I was trying to finish up the edits on Steam-Mole so Barbs has been doing horses etc alone today. She did have a little crisis with the horsepoo sucker, which involved a call to Switzerland to find out all that was wrong was that if it's not truly in park it won't start. Galena - the girl Border Collie was trying to be an eye-dog on a wombat today... not working:-). Wombats are not sheep. I have tried being an eye-human on the sheep and found out it works. Anyway, as Barbs had two long traipses up the hill while I was home, dry and warm... I cooked the pheasant. We had roast pheasant, with crispy roast potatoes, roast carrots, pumpkin and beetroots (all our own) with a thick gravy redolent of thyme and sherry, a cosy fire behind us, a glass of good red wine, and then home made apple pie and custard. It was a princely meal, and I think - as most of it came off the farm possibly cost us a dollar, maybe two, as the wine wasn't the bottle B got for helping pick.

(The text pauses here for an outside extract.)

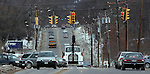 SOUTHBURY, CT06 January 2006-010606TK05  Traffic lights at the intersection of Main Street South and Peter Road in Southbury along with other traffic lights on Main Street South are under a proposal to synchronize all its traffic lights in an effort to improve the flow of traffic.   Tom Kabelka / Republican-American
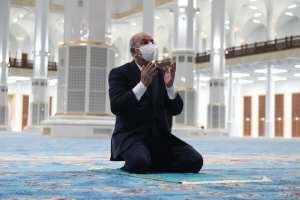 عبد المجيد تبون يصلي في جامع الجزائر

Self-sufficiency is hard work, but it does result in some mighty fine provender. The rolls for the week are baked, and the pheasant will give us another meal, picked off the bone (and picking out the shot). It's mizzly rain out there, and tomorrow will be another early start and dealing with grumpy horses, bolshy sheep, needy border collies, and cold water. But for tonight... it's not half bad.

Saturday, May 19, 2012

Farewells

We went into Whitemark to the farewell for our two Doctors Sonya and Biren. I shall miss them a lot, and like many a thing - wish I'd made more time to spend with them. Biren and I spent some good hours talking about different cultures, and I deeply respected the fact that he never tried to BS me on medical things. I'm a scientist. You cannot know everything, and don't trust anyone who pretends they do. A clever man knows where and how to find the information and understands it. That was Biren. He'd look things up. And that made me trust him (and as an ex-army medic, that's a vast compliment). They added a lot our little international island, and we hope they come back.

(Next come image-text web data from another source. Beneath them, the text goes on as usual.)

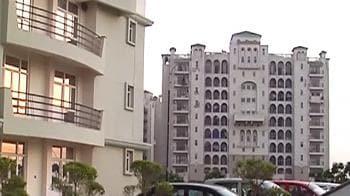 Video : Supertech Emerald Court at Sector 93, Noida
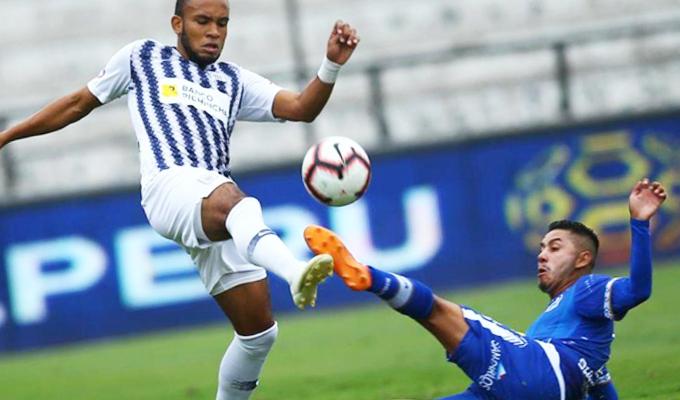 Alianza Lima derrotó por 2-1 a Binacional por la fecha 15 del Torneo Apertura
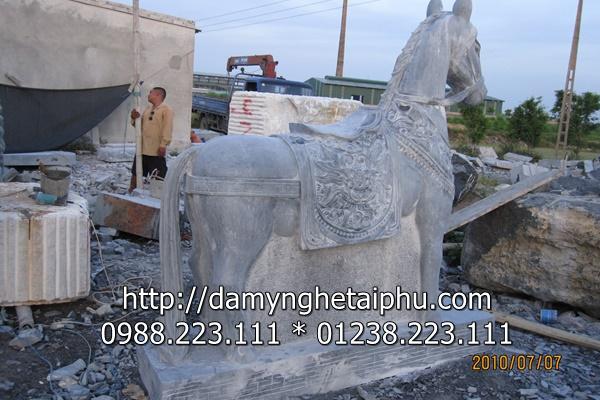 Ngua da dep Đá mỹ nghệ Tài Phú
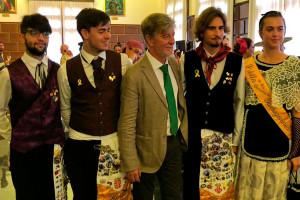 L'hereu de Catalunya, escridassat a les festes del Pilar de Saragossa per portar el llaç groc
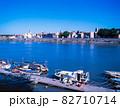 フランス アルル ローヌ川と町並 82710714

Oh and we heard the latest about the Australian Nursing insanity. Basically it's a wonderful idea which makes sure that we'll always be short of nurses, especially in rural districts, and that discriminates against women who leave the profession to have kids. Yeah, someone deserves a medal for this. Not.

Friday, May 18, 2012

The little house on the island


The view from my window is now a little house. In the next few days it will acquire a roof, cladding and maybe even a door. It's moveable well insulated (it's a coolroom from when they made them with feet of insulation). And it's ours. I made a base for it that can be lifted with it, and if the whole of our rather fragile state of being fell apart, if we could find a spot to put it... we have a 3.2 by 2.3 room. There are plenty of folk with less.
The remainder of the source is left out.